Fubini si chiede come una regione così dinamica possa avere ben 13 banche con una storia così costellata da problemi bancari.
“È una densità di dissesti e perdite senza pari in Italia. E non è facile capire perché, ma alcuni indizi aiutano. La tempesta perfetta del Veneto ricorda quelle di altre economia dinamiche dell’ euro, la Spagna o l’ Irlanda. Con l’ avvio della moneta crollano i tassi d’ interesse e il credito alle imprese nella regione esplode fra il 1999 e il 2001 da 47 a 107 miliardi, a prezzi correnti: il Veneto pesa meno di un decimo dell’ economia italiana eppure concentra più di un decimo dei prestiti descrivibili come «produttivi». Il problema è che non lo sono, non sempre. Mentre il credito alle imprese venete compie un balzo del 125% nei primi dodici anni dell’ euro (sempre a prezzi correnti), l’ economia cresce appena del 39%. Ogni euro di prestiti ai produttori genera un reddito sempre minore. È il sintomo di una bolla e della qualità insufficiente degli investimenti, di cui il Veneto è solo un emblema nel Paese. La regione più dinamica diventa per l’Italia ciò che la Spagna o l’Irlanda sono state nell’ area euro, prima che fossero salvate”.

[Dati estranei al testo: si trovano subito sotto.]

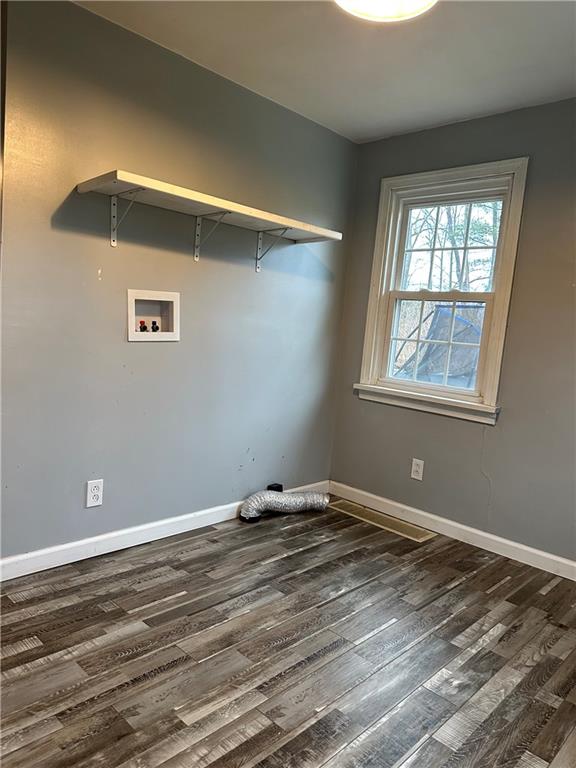 15 Kyle Road Mercer, PA 16137 - Photo 5 of 11 a view of an empty room with wooden floor and a window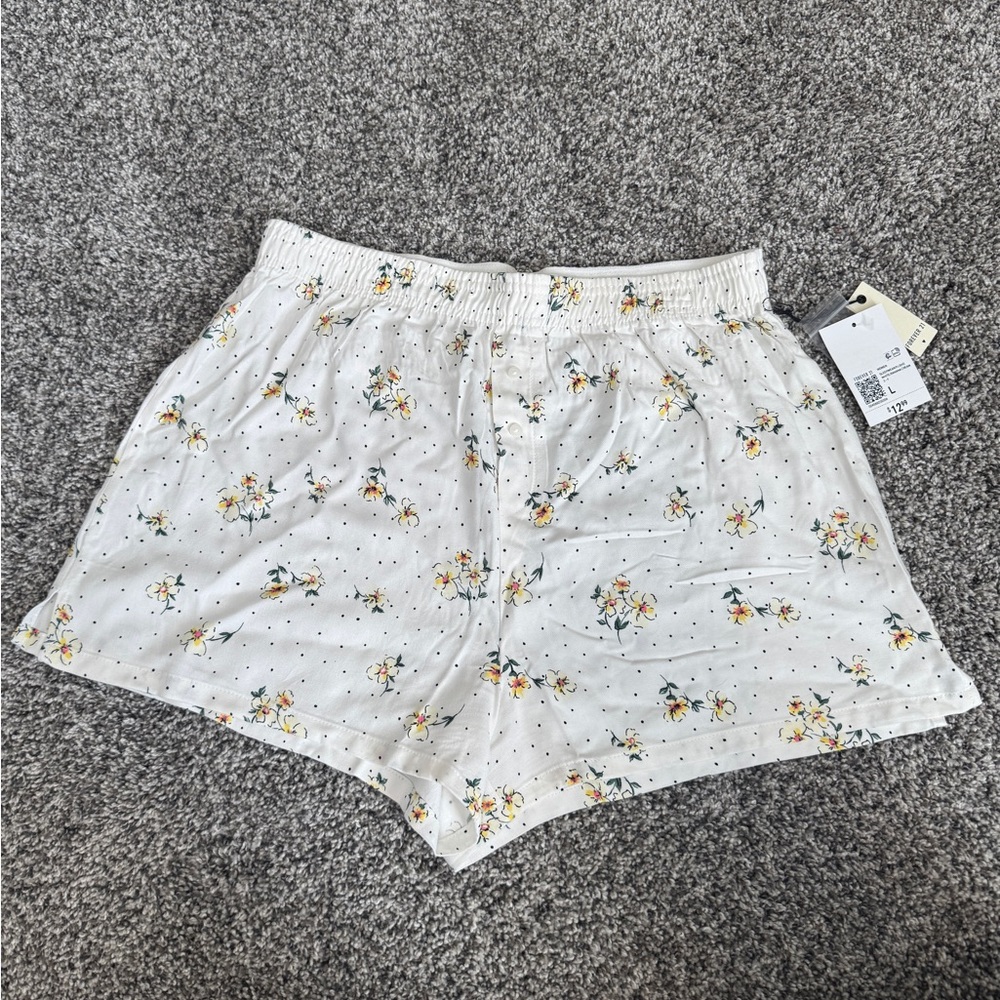 White PJ shorts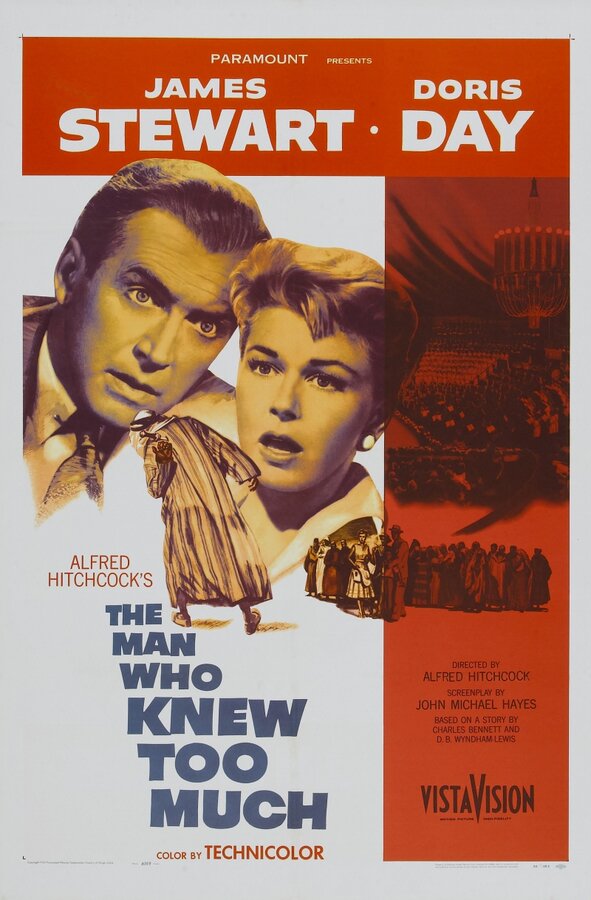 Постер: Человек, который слишком много знал (1955)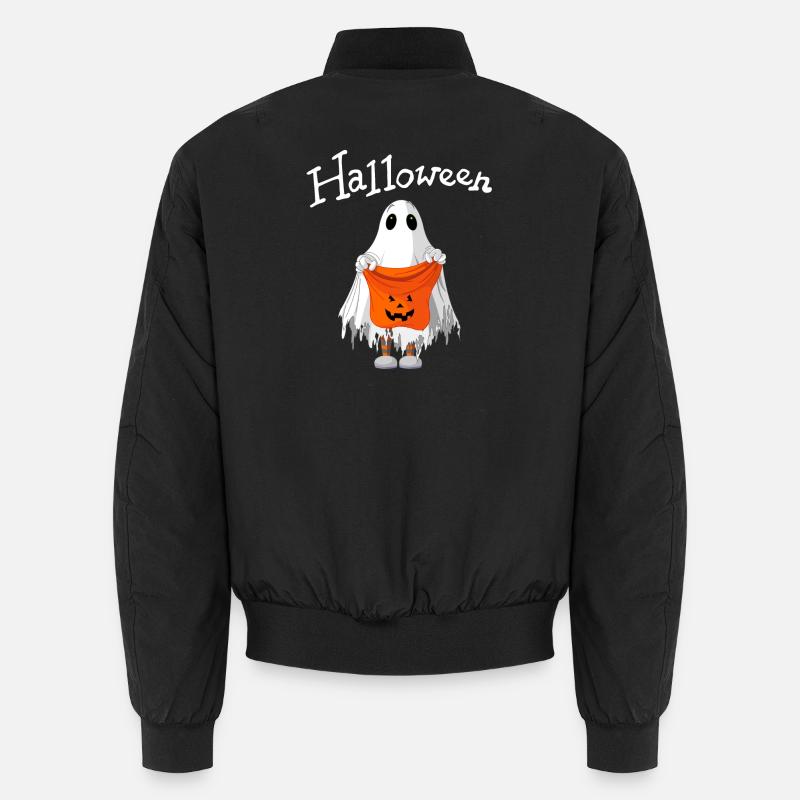 Halloween, Ghost, Halloween Party - Unisex Bomber Jacket - black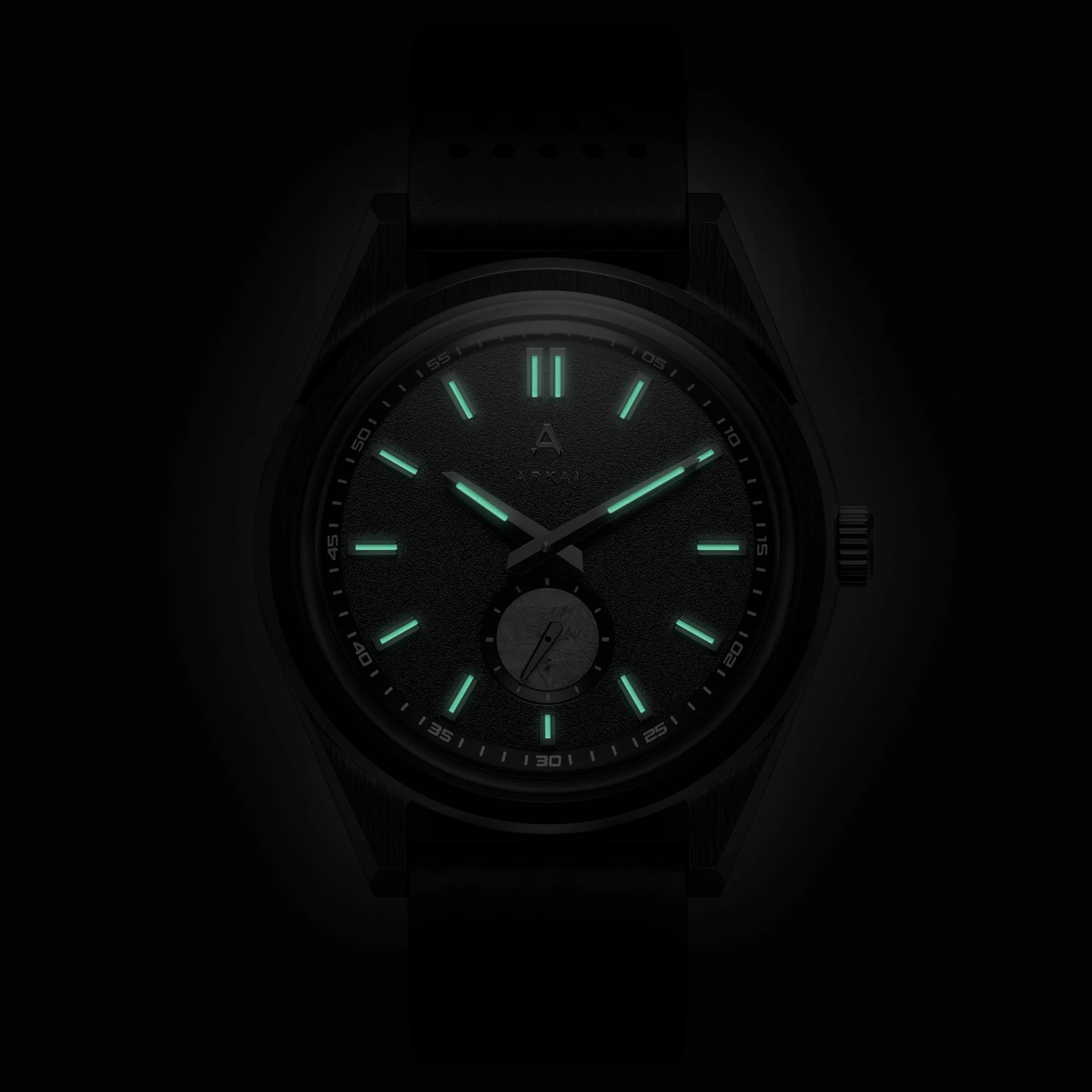Arkai Mond | Montre Meteorite en acier inoxydable noir - série limitée 4 Arkai Mond | Montre Meteorite en acier inoxydable noir - série limitée – Image 2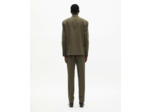 Veste de costume droite classique 2 boutons kaki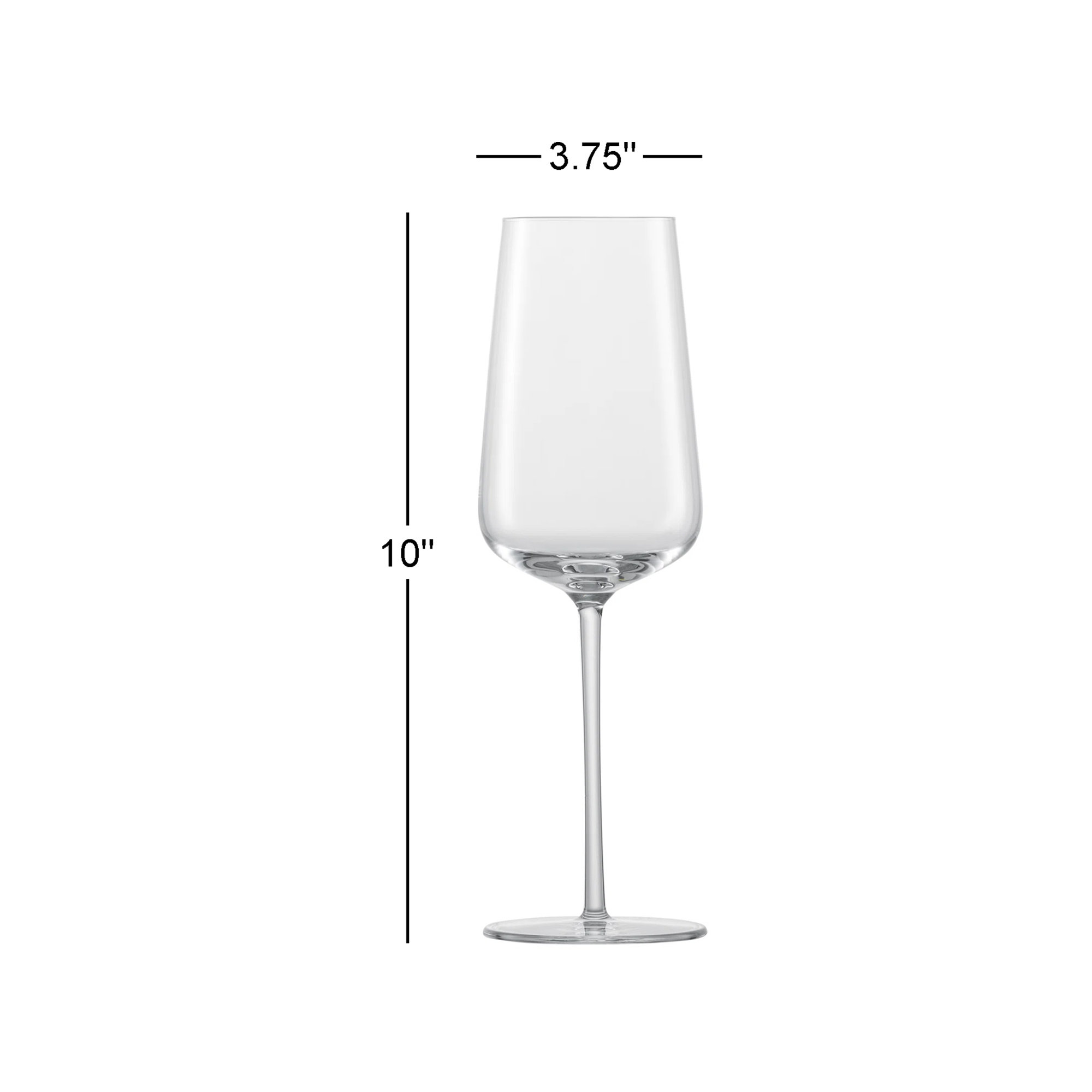 Vervino Champagne Lead Free Crystal Flute, 11.8 Oz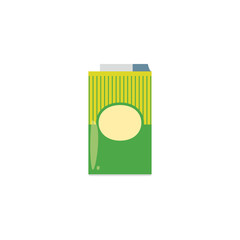 Isolated drink box icon flat design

Fubini riporta anche il commento di Roberto Brazzale, leader dell’omonima azienda alimentare con 150 milioni di fatturato.
“La droga finanziaria ha gonfiato valutazioni e prestiti, che poi sono diventati crediti deteriorati per le banche”.
E Fubini aggiunge:
“Il passo dopo sono state le frodi e la difficoltà dei regolatori nel fermarle, proprio come è successo con la Banca di Spagna e la Banca d’ Irlanda”.